The expert had an additional concern: if the equity in the partnerships that the lenders had been given declined in value, those lenders could claim a capital loss on their taxes, as well -- potentially providing even more tax benefits.
In other words, lenders "would be able to take another deduction on a transaction that really didn’t create any economic activity," Pomerleau told ABC News.
However, because Trump's tax returns have not been released to the public, whether or not Trump used these tactics is uncertain.
"It’s quite possible that the IRS slapped this down, when he attempted," Pomerleau said. "We just don’t know."
According to The Times, Congress barred the use of equity-for-debt swaps by partnerships in 2004. The paper said that Hillary Clinton, who was a Senator at the time, voted in favor of the measure.

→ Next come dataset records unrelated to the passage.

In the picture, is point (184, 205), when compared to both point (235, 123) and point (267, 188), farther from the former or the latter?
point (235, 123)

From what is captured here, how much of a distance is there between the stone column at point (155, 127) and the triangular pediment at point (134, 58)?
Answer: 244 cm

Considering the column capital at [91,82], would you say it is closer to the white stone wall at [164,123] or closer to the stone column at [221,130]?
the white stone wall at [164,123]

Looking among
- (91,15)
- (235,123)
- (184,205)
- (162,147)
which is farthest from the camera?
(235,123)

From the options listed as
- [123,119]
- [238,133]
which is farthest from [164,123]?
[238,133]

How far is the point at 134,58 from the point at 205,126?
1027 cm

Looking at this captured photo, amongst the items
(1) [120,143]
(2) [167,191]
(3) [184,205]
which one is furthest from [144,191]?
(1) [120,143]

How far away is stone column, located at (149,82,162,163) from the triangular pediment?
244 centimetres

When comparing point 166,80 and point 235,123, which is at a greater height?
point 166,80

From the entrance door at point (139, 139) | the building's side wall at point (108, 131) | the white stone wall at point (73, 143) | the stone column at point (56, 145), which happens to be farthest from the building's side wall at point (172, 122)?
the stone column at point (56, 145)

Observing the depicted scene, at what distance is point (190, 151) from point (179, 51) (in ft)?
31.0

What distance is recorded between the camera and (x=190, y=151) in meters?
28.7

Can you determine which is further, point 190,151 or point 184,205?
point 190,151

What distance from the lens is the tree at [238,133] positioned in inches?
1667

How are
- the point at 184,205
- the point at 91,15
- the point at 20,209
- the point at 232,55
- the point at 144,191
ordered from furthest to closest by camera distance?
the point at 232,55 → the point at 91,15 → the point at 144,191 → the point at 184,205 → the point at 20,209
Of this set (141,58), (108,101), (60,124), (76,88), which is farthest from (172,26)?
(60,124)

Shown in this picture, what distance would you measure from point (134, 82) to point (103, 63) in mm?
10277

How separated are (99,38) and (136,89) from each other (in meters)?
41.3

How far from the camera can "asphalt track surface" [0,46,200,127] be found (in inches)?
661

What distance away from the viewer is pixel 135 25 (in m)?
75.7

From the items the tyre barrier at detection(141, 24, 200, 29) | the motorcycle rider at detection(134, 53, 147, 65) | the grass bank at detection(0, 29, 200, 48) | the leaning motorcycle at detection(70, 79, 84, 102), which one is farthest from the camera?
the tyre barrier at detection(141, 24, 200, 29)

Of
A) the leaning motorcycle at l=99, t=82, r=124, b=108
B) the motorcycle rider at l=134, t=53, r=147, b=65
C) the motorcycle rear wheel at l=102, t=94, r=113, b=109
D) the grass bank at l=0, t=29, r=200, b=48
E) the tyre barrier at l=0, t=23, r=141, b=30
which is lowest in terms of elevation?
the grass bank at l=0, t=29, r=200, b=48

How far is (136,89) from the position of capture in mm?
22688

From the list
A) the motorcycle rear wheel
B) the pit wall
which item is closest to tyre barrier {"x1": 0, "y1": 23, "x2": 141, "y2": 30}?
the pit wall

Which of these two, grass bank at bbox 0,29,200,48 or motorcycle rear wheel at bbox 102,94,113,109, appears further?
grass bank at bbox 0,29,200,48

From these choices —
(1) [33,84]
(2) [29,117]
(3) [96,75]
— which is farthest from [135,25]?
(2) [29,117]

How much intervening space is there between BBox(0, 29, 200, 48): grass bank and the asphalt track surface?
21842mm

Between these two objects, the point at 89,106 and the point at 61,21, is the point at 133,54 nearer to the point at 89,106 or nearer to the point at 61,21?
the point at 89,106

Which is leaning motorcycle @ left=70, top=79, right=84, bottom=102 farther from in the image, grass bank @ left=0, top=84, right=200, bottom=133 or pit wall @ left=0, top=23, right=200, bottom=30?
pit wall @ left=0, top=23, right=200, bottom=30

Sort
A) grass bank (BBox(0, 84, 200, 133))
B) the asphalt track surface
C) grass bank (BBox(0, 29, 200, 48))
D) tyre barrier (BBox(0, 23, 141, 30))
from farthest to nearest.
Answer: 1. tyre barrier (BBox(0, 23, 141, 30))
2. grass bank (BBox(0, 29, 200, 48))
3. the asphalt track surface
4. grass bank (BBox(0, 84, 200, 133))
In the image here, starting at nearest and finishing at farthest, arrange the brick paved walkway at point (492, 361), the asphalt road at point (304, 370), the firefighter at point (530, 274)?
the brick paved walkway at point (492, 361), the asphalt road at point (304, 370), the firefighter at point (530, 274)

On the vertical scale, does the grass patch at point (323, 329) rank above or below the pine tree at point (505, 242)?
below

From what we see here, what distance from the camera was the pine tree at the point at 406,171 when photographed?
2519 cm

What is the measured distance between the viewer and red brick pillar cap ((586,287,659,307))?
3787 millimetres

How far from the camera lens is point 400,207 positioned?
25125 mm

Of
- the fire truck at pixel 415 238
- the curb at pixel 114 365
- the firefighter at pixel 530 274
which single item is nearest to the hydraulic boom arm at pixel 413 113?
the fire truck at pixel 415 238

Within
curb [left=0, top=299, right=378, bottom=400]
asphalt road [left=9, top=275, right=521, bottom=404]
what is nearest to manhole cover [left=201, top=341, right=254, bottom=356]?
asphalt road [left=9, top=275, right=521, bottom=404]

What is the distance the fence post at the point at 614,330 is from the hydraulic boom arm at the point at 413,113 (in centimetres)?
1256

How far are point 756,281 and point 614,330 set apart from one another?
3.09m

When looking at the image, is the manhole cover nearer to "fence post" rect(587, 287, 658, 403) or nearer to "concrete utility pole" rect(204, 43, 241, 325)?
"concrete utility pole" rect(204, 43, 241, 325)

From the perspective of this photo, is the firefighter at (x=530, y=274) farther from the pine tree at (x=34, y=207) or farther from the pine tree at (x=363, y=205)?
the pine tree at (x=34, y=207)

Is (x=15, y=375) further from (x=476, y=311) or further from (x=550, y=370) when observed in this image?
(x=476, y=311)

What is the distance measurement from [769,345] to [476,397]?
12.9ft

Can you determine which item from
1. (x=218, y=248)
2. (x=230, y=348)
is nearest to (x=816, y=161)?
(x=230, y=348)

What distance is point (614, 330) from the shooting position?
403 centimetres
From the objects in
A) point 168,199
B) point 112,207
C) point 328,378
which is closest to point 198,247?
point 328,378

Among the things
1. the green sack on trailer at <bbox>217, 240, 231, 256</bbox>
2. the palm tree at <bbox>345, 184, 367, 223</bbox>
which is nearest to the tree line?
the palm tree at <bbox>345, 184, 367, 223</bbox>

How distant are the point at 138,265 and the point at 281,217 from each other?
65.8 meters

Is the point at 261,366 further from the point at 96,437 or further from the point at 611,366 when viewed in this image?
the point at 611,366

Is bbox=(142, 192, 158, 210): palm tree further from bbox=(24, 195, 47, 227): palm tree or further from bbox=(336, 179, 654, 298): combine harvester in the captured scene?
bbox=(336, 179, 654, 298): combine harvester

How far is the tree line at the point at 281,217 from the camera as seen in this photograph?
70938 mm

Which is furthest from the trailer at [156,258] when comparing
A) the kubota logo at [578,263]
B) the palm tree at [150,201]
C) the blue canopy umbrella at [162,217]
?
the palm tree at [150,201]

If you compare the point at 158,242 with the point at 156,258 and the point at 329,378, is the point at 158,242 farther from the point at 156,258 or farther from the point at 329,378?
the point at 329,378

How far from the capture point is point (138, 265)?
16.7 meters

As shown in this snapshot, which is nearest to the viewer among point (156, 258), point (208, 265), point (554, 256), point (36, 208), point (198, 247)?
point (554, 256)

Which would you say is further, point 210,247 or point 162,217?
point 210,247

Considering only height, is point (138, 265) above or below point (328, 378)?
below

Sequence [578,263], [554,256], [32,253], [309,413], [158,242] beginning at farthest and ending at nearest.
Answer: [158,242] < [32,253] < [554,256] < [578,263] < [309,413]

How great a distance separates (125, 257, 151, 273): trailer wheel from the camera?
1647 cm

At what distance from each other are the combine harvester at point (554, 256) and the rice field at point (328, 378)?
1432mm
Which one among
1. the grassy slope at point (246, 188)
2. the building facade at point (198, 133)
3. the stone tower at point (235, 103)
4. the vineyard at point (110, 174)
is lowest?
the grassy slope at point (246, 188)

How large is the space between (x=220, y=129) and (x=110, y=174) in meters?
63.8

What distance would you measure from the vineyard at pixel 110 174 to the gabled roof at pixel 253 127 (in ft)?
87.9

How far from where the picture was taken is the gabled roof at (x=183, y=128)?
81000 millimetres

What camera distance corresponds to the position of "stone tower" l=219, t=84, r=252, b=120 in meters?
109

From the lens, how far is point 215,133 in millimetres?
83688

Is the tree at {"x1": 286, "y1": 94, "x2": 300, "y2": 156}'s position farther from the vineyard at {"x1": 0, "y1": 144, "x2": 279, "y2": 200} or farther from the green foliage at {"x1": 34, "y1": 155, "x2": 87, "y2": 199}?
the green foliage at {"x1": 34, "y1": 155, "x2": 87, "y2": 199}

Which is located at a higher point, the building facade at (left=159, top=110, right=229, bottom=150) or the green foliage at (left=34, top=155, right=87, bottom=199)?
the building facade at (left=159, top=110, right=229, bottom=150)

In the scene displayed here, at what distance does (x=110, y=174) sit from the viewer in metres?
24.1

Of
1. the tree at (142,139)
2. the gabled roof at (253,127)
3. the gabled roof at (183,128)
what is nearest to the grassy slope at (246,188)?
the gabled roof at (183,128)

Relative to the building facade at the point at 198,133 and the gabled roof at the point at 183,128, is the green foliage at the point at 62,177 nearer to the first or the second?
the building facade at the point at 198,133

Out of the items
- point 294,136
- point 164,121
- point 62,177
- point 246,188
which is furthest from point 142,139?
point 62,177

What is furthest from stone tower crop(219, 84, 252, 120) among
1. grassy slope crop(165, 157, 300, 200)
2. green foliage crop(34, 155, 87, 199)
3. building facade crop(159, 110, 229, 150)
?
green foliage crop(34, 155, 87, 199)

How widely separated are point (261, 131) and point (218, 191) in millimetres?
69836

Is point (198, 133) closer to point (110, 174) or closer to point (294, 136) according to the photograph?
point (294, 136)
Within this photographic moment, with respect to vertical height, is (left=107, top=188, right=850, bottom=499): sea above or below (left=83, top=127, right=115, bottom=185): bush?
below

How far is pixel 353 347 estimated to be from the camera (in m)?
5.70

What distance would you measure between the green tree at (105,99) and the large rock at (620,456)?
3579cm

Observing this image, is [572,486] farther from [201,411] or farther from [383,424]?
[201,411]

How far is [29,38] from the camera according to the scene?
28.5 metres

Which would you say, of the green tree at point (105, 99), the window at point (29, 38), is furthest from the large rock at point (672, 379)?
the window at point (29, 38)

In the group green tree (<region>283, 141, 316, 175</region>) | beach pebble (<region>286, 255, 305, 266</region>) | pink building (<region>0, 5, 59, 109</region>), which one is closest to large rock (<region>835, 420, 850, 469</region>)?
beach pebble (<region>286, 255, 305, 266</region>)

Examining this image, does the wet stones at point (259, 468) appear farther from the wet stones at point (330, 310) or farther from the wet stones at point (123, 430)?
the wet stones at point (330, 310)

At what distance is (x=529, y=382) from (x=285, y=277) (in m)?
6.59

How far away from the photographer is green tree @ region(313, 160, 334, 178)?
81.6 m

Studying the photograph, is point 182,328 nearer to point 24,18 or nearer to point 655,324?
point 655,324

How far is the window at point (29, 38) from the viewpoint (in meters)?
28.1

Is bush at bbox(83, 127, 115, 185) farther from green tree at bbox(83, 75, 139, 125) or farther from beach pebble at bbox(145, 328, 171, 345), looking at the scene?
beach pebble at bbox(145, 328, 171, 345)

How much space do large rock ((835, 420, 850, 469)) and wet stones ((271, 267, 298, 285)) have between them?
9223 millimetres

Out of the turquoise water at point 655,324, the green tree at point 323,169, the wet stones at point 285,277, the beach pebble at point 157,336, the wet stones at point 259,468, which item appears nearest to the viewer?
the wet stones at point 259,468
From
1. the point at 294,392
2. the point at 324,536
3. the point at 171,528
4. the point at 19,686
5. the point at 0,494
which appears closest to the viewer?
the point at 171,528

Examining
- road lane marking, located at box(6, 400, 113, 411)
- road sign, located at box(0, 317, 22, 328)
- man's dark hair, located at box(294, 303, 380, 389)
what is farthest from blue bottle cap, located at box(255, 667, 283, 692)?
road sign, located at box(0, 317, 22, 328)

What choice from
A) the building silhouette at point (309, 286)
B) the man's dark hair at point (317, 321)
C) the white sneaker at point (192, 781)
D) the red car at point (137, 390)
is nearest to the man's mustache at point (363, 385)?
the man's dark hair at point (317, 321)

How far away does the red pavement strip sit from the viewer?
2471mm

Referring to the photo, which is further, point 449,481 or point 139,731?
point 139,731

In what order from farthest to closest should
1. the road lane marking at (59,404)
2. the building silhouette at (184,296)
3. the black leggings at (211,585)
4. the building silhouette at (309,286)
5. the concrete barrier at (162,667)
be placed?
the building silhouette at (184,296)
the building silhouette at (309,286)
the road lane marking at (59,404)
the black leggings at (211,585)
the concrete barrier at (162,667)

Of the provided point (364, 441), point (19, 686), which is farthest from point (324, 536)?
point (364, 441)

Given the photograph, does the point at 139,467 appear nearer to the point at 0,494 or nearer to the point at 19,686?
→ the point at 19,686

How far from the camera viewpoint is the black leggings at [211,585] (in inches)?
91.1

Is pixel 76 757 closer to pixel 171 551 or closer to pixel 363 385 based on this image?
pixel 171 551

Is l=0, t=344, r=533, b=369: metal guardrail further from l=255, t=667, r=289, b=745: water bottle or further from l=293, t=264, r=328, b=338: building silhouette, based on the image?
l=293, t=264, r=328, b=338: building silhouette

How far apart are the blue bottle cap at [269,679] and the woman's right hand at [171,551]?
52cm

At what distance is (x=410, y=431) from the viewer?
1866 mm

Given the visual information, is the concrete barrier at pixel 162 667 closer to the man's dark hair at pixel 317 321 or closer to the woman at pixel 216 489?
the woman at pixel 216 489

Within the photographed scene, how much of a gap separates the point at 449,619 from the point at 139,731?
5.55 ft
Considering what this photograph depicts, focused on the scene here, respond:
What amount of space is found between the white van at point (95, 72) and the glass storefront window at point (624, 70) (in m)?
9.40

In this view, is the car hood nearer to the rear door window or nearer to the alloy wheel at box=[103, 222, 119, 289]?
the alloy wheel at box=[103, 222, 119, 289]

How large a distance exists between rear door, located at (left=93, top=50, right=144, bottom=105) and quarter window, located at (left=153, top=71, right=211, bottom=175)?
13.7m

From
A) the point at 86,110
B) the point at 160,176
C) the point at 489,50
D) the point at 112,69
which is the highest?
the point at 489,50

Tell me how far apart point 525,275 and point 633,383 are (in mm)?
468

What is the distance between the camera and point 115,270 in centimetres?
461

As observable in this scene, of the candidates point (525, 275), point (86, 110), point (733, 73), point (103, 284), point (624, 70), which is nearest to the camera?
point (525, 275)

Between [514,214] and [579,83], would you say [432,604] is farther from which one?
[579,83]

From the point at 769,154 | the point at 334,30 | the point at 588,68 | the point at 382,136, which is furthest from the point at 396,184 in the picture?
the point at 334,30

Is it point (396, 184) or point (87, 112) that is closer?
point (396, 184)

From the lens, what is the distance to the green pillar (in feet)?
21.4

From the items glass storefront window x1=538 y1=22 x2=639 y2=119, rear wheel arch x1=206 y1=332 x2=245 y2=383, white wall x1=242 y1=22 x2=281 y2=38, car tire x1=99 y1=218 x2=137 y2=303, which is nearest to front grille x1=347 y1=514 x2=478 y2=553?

Responding to the story, Trump Campaign spokeswoman Hope Hicks told the New York Times: "Your thesis is a criticism, not just of Mr. Trump, but of all taxpayers who take the time and spend the money to try to comply with the dizzyingly complex and ambiguous tax laws without paying more tax than they owe. Mr. Trump does not think that taxpayers should file returns that resolve all doubt in favor of the I.R.S. And any tax experts that you have consulted are engaged in pure speculation. There is no news here."
On ABC's "Good Morning America" Tuesday, Trump Deputy Campaign Manager David Bossie called The Times' report "incredibly unfair" and reiterated that Trump's taxes were not available because he is under audit.
Anchor George Stephanopoulous pointed out, however, that the allegations stem from the 1990s and any audit cases would be closed by now.